Yeah, so I think with the triplet safety or just this initial work that we're doing in the triplets, the point is to demonstrate combinability and to identify a dose, and so what we're looking for is to show that safety, really, that there's no synergistic toxicity, that it's really each agent bringing their own safety profile, their own known AEs to the table, that they're not being increased by the other agent, and that there's no new toxicities that you're seeing as well.
Great. And what are the key AEs that we should focus on? And is neutropenia one of them?
Yeah, so as I said, from a kind of whole profile perspective, it's that we just want to see some of the parts. We don't want to see new AEs. We don't want to see synergistic toxicity. And so with the PI3K agents, we know that the key toxicities there to watch for are the hyperglycemia that we've talked about, rash, diarrhea, stomatitis. So that's what's seen in the class. And then on the CDK4/6 side, it is on the cytopenia side. We know from CDK4/6 trials that have been conducted to date that there are very high rates of neutropenias, both in patients that are CDK naive as well as CDK experienced patients. And so we wouldn't expect to see something different than that in our trial because that's been seen in multiple trials across the board that that's a significant toxicity associated with ribo.
Great. Maybe I'm not looking for guidance here, but in terms of dose reductions or any of those things, will those be numbers that are important or could they show us some sort of differentiation in the beginning?
Yeah, so I mean, I think that, again, if you go back to the goal of what we're trying to achieve here, we're trying to demonstrate combinability.

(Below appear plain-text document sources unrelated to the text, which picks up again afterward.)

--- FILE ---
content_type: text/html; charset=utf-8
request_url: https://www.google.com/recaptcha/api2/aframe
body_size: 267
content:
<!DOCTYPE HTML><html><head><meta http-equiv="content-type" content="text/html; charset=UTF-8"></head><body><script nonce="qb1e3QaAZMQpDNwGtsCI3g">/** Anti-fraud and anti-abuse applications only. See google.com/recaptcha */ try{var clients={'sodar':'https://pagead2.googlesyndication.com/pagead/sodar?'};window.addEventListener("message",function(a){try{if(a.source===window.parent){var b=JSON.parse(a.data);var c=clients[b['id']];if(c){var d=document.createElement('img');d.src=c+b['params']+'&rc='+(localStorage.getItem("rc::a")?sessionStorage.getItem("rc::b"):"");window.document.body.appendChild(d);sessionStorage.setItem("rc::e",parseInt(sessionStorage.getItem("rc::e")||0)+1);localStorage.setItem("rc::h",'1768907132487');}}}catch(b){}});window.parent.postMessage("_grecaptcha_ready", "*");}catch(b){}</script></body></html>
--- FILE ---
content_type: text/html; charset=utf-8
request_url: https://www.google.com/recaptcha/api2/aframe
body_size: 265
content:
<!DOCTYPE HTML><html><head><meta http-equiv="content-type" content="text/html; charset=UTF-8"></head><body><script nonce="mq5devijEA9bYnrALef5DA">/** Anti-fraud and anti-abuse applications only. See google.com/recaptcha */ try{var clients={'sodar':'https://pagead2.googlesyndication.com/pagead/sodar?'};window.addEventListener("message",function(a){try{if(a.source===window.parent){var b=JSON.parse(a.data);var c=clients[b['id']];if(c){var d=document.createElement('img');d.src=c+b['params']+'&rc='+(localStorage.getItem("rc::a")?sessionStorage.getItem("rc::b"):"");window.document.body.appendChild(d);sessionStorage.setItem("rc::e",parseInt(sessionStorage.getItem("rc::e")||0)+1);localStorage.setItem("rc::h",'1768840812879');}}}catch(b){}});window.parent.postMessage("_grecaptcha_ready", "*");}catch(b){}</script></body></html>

And so we'll be looking at the totality of the data and the profile and so everything that's brought to the table. The other part is that, as I mentioned, we're also focused initially on trying to define a dose. And so we've gone back, done a lot of dose escalation. And so we'll be looking, again, to define that dose at the combinability. So it's all of those pieces that we'll be looking at. I think it's hard to just kind of peg one thing per se.

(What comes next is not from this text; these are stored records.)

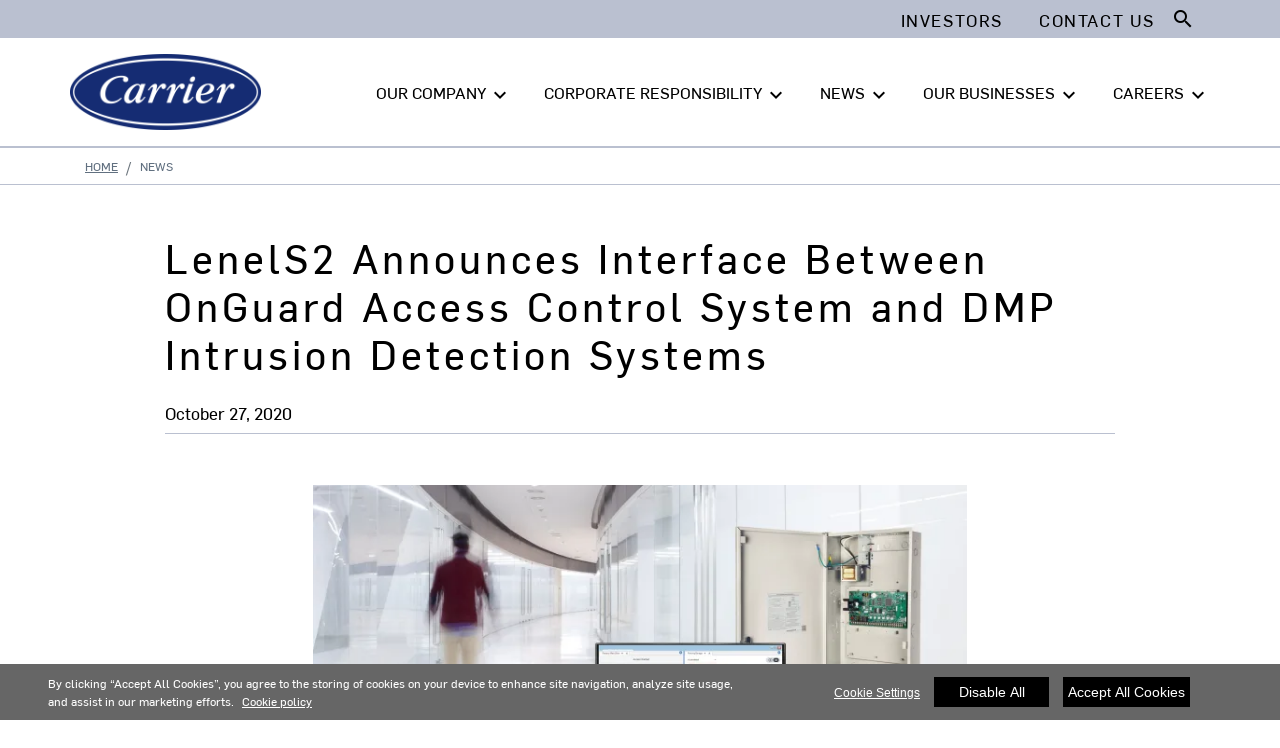

--- FILE ---
content_type: text/css
request_url: https://www.corporate.carrier.com/system/v2508290423/assets/css/fonts.min.css
body_size: -14
content:
@charset "UTF-8";@font-face{font-family:"Flama Basic";src:url(../fonts/Flama-Basic.eot?#iefix) format("eot"),url(../fonts/Flama-Basic.otf) format("otf"),url(../fonts/Flama-Basic.woff) format("woff"),url(../fonts/Flama-Basic.woff2) format("woff2"),url(../fonts/Flama-Basic.ttf) format("truetype");font-display:swap}@font-face{font-family:"Flama Italic";src:url(../fonts/Flama-BasicItalic.eot?#iefix) format("eot"),url(../fonts/Flama-BasicItalic.otf) format("otf"),url(../fonts/Flama-BasicItalic.woff) format("woff"),url(../fonts/Flama-BasicItalic.woff2) format("woff2"),url(../fonts/Flama-BasicItalic.ttf) format("truetype");font-display:swap}@font-face{font-family:"Flama Bold";src:url(../fonts/Flama-Bold.eot?#iefix) format("eot"),url(../fonts/Flama-Bold.otf) format("otf"),url(../fonts/Flama-Bold.woff) format("woff"),url(../fonts/Flama-Bold.woff2) format("woff2"),url(../fonts/Flama-Bold.ttf) format("truetype");font-display:swap}@font-face{font-family:"Flama Bold Italic";src:url(../fonts/Flama-BoldItalic.eot?#iefix) format("eot"),url(../fonts/Flama-BoldItalic.otf) format("otf"),url(../fonts/Flama-BoldItalic.woff) format("woff"),url(../fonts/Flama-BoldItalic.woff2) format("woff2"),url(../fonts/Flama-BoldItalic.ttf) format("truetype");font-display:swap}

Great. And then maybe with this initial data set, how can you point towards some potential differentiation from the Roche triplet here? Is there a benefit of using your ribo, which you're using, versus palbo? And is there anything that we can already see from this initial data set?
Yeah, so I think the first key differentiation with Inavolisib that we've already touched on is just the selective nature of RLY-2608. And so we don't have the hyperglycemia liability that i navolisib has. And so that allows us to go into a much broader patient population. And you can see that in the enrollment criteria and our metabolic enrollment criteria are much broader and less restrictive than the inavolisib ones. So that's one part of it. And then your question on the ribo versus palbo part, I think since ribo presented OS data, it has become the preferred treatment for physicians. And so what we hear from the clinical community is that they'd rather us combine with ribo as that's their preferred CDK4/6 today. So we just think that that physician preference is important when you're trying to enroll a study and have them participate.

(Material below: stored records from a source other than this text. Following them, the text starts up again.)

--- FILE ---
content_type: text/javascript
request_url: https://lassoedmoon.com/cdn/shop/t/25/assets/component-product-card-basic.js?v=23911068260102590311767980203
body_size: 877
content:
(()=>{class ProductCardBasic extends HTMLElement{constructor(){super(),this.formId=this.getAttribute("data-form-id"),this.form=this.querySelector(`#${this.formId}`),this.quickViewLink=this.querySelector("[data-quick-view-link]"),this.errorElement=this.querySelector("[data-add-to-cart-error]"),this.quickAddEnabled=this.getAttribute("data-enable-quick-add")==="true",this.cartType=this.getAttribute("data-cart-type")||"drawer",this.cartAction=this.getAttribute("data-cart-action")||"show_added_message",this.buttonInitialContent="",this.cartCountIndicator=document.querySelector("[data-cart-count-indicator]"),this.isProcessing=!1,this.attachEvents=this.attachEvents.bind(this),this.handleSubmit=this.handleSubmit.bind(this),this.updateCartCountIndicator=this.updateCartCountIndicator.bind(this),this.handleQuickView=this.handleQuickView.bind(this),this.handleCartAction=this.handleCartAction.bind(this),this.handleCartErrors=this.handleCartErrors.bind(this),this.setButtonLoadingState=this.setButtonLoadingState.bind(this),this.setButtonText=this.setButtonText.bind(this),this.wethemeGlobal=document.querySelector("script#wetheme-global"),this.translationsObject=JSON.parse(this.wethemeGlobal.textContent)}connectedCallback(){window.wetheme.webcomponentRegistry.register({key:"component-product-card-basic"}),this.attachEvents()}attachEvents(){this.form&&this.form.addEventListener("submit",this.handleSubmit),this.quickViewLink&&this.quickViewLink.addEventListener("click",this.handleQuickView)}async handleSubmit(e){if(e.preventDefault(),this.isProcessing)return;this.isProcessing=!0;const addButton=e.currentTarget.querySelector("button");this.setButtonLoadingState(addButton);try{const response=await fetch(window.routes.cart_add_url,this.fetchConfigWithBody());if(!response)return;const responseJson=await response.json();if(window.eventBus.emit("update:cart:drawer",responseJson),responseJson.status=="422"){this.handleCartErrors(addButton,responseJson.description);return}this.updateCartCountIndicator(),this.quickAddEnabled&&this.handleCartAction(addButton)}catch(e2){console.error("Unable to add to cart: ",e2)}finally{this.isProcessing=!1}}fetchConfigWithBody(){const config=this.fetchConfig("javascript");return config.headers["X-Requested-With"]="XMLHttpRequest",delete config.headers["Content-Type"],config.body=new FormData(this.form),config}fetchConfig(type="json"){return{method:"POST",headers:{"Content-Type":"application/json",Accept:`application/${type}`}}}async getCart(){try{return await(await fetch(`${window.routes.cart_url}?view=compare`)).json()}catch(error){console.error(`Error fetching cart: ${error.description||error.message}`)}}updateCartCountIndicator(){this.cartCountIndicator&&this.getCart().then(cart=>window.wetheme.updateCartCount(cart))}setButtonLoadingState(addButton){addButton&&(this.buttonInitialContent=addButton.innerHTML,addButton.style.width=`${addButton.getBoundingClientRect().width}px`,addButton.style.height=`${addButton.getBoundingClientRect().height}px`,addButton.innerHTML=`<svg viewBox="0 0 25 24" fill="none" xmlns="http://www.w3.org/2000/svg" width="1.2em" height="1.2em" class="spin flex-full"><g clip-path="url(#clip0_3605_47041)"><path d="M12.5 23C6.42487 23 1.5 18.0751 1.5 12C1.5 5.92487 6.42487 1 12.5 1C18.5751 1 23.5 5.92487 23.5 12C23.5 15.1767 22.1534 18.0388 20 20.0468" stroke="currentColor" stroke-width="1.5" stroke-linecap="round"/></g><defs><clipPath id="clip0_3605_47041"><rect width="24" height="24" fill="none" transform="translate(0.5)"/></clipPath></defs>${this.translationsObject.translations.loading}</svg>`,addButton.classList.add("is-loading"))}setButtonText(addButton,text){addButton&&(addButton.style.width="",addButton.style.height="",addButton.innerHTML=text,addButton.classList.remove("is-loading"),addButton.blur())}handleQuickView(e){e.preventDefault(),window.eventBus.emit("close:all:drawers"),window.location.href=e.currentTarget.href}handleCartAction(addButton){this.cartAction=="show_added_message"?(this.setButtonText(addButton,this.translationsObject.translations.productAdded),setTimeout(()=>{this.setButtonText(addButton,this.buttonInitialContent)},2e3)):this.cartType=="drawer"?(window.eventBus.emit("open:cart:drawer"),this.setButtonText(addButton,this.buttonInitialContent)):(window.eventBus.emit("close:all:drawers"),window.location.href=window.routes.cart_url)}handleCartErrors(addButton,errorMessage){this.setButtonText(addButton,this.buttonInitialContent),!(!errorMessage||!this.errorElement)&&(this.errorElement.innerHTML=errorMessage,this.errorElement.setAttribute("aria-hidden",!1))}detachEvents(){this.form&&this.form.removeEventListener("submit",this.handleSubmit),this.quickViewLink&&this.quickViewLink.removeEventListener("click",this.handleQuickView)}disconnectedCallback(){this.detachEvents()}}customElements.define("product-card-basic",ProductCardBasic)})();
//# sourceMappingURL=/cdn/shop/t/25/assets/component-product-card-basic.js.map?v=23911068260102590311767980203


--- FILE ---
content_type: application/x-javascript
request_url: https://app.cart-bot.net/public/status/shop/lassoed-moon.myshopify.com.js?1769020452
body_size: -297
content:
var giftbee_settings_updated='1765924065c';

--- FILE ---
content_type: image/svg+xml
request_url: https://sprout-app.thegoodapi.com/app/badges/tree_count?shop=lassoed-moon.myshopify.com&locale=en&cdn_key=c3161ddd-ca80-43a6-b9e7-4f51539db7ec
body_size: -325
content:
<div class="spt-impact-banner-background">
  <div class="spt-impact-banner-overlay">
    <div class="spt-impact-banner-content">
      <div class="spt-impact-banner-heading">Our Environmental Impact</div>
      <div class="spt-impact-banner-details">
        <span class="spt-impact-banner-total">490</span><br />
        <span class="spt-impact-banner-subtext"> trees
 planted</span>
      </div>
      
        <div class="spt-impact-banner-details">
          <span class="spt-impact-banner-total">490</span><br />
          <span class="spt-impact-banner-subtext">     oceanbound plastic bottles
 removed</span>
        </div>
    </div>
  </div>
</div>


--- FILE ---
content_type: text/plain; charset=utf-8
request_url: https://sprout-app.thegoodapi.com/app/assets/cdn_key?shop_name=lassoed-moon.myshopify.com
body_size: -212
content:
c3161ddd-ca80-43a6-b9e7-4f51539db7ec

But then I think the other differentiator for our triplet. We've talked about the Pfizer collaboration for atirmociclib or CDK4. And that's where the CDK4/6 space seems to be going. And so we're so far the only ones that have that collaboration and are generating data there. And that's most likely the regimen of the future is going to be a CDK4 rather than a CDK4/6.
Great. Very exciting. Well, thank you, Imogen. Thank you, Megan. We're unfortunately at time, but this was very helpful, and thanks so much for joining us.